Wie Christus so trägt auch seine Braut, die heilige Kirche, das Zeichen des Kreuzes auf der Stirn, an den Händen, in ihrem ganzen Sein. Nur wer das Kreuz liebt, gehört zu ihr; denn schon bei ihrer Geburt war das Kreuz wesentlich. Sie ist ja aus der Seite des Gekreuzigten hervorgegangen, und jede Seele, die in ihr geboren wird, wird geboren im Zeichen des Kreuzes, besiegelt mit dem Kreuze. "Signo te totum - Ich besiegle dich ganz", spricht der Priester bei der Taufe, und alles Leben der Kirche fließt nur aus dem Kreuze und wird gespendet im Zeichen des Kreuzes. Alle Mysterien schöpfen ihr Wesen und ihre Kraft aus dem Kreuze Christi.

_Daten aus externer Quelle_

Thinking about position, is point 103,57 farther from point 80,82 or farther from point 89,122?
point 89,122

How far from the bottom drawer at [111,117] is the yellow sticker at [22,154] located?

Deshalb hat die Kirche immer dann am meisten geblüht, wenn sie ganz Kreuzesbraut war. Sobald sie das Kreuz nur ein wenig los-ließ und sich mit der Welt ein-ließ, wurde sie schwach und matt und ihre überirdische Schönheit bleichte dahin. Sobald sie aber wieder ganz das Kreuz umfaßte und sich von der Welt trennte, strömte neues pneumatisches Leben in ihre Glieder. Die Kirche wurde immer wieder jugendfrisch im Blute der Martyrer, im Schweiße der Konfessoren, in der entsagenden Reinheit der Jungfrauen, in der aufrichtigen Buße der Sünder. (...) 
Der wahre Weizen, der am Tage des Gerichtes bestehen wird, wächst erst, wenn er durch das Kreuz ertötet ist; dann bringt er hundertfache Frucht.
Aus einer Ansprache von Odo Casels zum Fest Kreuzerhöhung 1930 - unter dem Titel Fall und Auferstehung in: Odo Casel: Mysterium des Kreuzes. Paderborn [nach 1954]. S. 128 f.